The Problem with Responsive Design

A huge problem I see with responsive/adaptive design today is that, all too often, it treats “small viewport” and “mobile” as being synonymous, when the two concepts are orthogonal. A mobile device can have a high-resolution display, just as a desktop user can have a small display, or just a small browser window.

Responsive designs need to design for viewport size, and nothing more. It’s not mobile, it’s a small display. Repeat that to yourself about a thousand times.

What’s holding back single-design philosophies isn’t display size, it’s user interface; for decades, web designers have counted on there being a mouse cursor to generate events – mouseovers, clicks, drags. That’s not how it works on touchscreen devices, and we need some facility – JavaScript checks, CSS media queries – to cater to touch-based devices as opposed to cursor-based devices.

Sanity Checks: Assumptions and Expectations

Assertions and unit tests are all well and good, but they’re too narrow-minded in my eyes. Unit tests are great for, well, testing small units of code to ensure they meet the basic requirements of a software contract – maybe a couple of typical cases, a couple of edge cases, and then additional cases as bugs arise and new test cases are created for them. No matter how many cases you create, however, you’ll never have a test case for every possible scenario.

Assertions are excellent for testing in-situ; you can ensure that unacceptable values aren’t given to or by a piece of code, even in production (though there is a performance penalty to enabling assertions in production, of course.) I think assertions are excellent, but not specific enough: any assertion that fails is automatically a fatal error, which is great, unless it’s not really a fatal error.

That’s where the concept of assumptions and expectations come in. What assertions and unit tests really do is test assumptions and expectations. A unit test says “does this code behave correctly when given this data, all assumptions considered?” An assertion says “this code assumes this thing, and will not behave correctly if it gets another, so throw an error.”

When documenting an API, it’s important to document assumptions and expectations, so users of the API know how to work with your code.

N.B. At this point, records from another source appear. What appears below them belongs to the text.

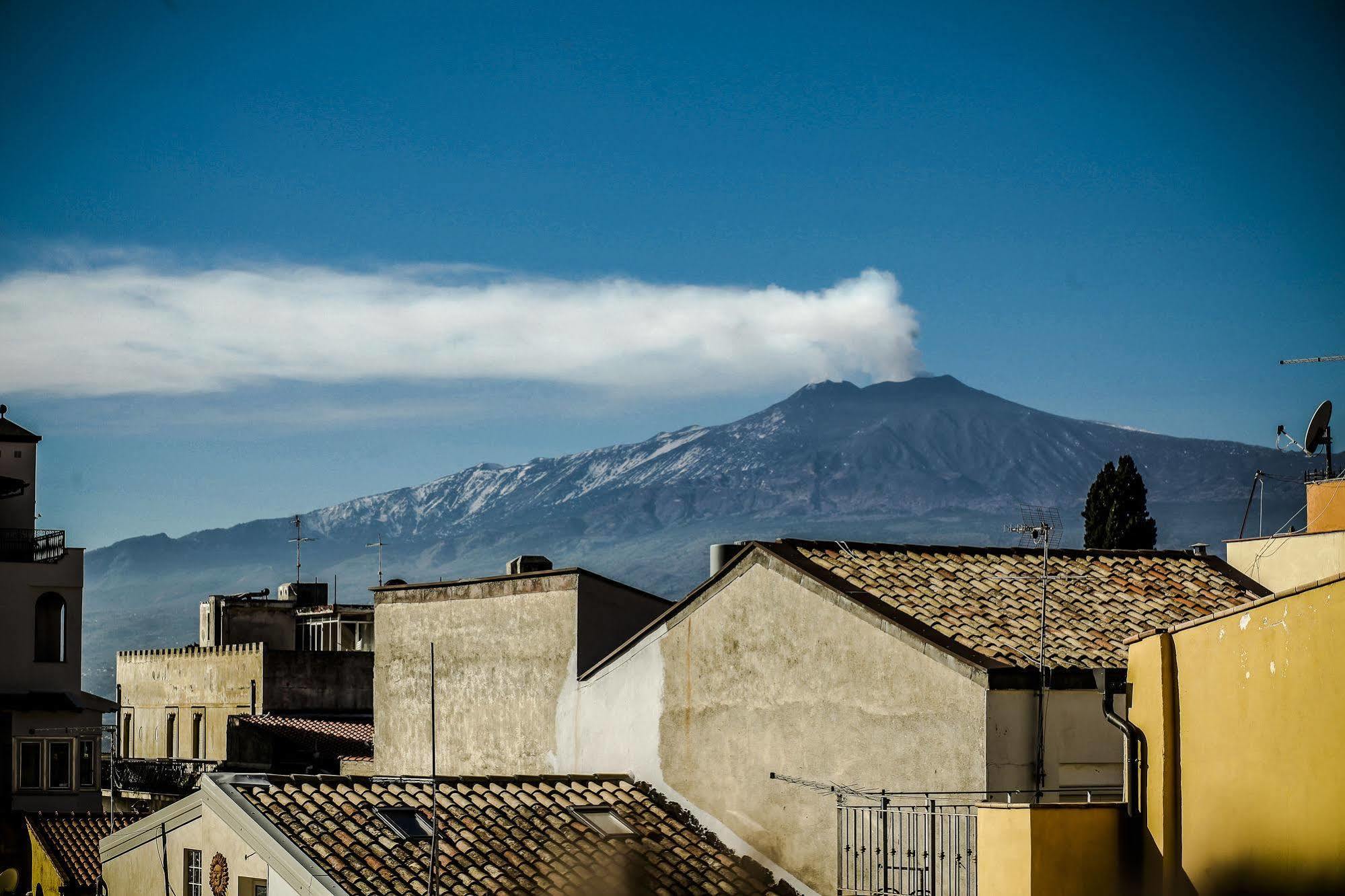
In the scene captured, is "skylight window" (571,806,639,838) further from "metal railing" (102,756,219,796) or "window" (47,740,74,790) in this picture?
"metal railing" (102,756,219,796)

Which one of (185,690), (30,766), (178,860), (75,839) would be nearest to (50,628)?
(30,766)

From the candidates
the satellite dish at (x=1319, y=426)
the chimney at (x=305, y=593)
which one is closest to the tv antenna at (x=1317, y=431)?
the satellite dish at (x=1319, y=426)

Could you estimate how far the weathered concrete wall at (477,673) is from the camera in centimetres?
2614

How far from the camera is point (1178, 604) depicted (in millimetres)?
22375

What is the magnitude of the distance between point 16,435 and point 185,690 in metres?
15.6

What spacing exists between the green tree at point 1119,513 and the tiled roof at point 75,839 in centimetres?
3478

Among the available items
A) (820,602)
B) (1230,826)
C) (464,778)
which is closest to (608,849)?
(464,778)

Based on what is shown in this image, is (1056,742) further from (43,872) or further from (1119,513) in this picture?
(1119,513)

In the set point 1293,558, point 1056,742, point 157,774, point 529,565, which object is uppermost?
point 1293,558

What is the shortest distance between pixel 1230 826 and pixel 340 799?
12.1 meters

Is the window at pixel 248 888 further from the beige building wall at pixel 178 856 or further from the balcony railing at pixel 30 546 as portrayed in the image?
the balcony railing at pixel 30 546

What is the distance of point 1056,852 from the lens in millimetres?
13188

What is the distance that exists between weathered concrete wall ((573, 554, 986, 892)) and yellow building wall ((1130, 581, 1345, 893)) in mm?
5091

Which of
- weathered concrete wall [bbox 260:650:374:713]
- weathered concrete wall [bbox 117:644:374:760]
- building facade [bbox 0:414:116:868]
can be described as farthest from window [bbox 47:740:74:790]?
weathered concrete wall [bbox 260:650:374:713]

Before I go any further, let me define what I mean by these very similar terms: to me, code that assumes something operates as if its assumptions are correct, and will likely fail if its assumptions turn out to be incorrect. Code that expects something operates as if its expectations are met, but will likely still operate correctly even if they aren’t. It’s not guaranteed to work, or guaranteed to fail; it’s likely to work, but someone should probably know about it and look into it.

Therein lies the rub: these are basically two types of assertions, one fatal, one not. What we need is an assertion framework that allows for warning-level assertion failures. What’s more, we need an assertion framework that is performant enough to be regularly enabled in production.

So, any code that’s happily humming along in production, that says:

Assume.that(percentage).isBetween(0,100);

will fail immediately if percentage is outside those bounds. It’s assuming that percentage is between zero or one hundred, and if it assumes wrong, it will likely fail. Since it’s always better to fail fast, any case where percentage is outside that range should trigger a fatal error – preferably even if it’s running in production.

On the other hand, code that says:

Expect.that(numRows).isLessThan(1000);

will trigger a warning if numRows is over a thousand. It expects numRows to be under a thousand; if it isn’t, it can still complete correctly, but it may take longer than normal, or use more memory than normal, or it may simply be that if it got more rows than that, something may be amiss with the query that got the rows or the dataset the rows came from originally. It’s not a critical failure, but it’s cause for investigation.

Any assumption or expectation that fails should of course be automatically and immediately reported to the development team for investigation. Naturally a failed assumption, being fatal, should take priority over a failed expectation, which is recoverable.

This not only provides greater flexibility than a simple assertion framework, it also provides more explicit self-documenting code.